# How to complete this task:
Using the material below, work out how many lines contain "google". Only the number is wanted.

########

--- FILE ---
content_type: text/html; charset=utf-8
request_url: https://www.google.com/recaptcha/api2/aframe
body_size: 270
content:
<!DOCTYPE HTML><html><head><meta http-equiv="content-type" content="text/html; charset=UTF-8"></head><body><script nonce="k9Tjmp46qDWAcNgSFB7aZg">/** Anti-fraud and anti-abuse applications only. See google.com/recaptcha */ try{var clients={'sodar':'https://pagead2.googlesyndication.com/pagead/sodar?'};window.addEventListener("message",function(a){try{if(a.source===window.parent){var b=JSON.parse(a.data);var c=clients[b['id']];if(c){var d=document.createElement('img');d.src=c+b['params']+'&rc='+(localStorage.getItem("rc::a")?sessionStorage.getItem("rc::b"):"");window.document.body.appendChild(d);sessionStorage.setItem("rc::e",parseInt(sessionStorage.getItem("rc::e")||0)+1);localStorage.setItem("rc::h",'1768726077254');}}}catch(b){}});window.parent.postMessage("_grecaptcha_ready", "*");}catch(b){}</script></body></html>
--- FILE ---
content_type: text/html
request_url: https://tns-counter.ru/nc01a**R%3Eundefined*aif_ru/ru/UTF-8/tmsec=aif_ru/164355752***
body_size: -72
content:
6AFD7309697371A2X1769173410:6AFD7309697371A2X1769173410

########

# Answer:
2